--- GIVEN EXERCISE ---
Reproduce verbatim the lines beginning with the one that contains "At what distance" and continuing through the last of the lines below, including both of those lines.

════════

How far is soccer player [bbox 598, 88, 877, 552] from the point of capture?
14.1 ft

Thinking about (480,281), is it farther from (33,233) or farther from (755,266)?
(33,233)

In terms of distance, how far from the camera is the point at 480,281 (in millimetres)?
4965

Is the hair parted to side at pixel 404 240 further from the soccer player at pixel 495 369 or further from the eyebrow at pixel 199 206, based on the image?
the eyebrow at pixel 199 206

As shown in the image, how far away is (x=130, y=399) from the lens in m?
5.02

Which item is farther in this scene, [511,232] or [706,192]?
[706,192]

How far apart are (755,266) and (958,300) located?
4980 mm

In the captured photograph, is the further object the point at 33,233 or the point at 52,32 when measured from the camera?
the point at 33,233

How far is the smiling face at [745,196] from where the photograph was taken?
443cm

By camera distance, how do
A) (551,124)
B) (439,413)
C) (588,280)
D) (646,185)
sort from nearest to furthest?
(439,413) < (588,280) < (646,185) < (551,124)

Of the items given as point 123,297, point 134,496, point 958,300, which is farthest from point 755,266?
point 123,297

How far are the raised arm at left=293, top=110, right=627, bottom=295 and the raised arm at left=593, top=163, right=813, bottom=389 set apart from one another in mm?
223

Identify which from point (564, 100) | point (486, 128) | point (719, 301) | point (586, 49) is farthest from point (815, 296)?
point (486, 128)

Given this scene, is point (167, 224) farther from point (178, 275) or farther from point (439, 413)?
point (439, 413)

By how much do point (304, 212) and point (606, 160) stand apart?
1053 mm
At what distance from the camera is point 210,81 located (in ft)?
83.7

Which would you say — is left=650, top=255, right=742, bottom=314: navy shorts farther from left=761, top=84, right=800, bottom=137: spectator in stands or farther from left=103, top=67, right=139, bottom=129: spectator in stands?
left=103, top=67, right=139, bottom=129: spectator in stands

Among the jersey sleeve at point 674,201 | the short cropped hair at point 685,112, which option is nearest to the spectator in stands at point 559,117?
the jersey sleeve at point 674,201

════════

--- IN RESPONSE ---
At what distance from the camera is point 210,81 located (in ft)?
83.7

Which would you say — is left=650, top=255, right=742, bottom=314: navy shorts farther from left=761, top=84, right=800, bottom=137: spectator in stands or farther from left=103, top=67, right=139, bottom=129: spectator in stands?
left=103, top=67, right=139, bottom=129: spectator in stands

Among the jersey sleeve at point 674,201 | the short cropped hair at point 685,112, which option is nearest to the spectator in stands at point 559,117?
the jersey sleeve at point 674,201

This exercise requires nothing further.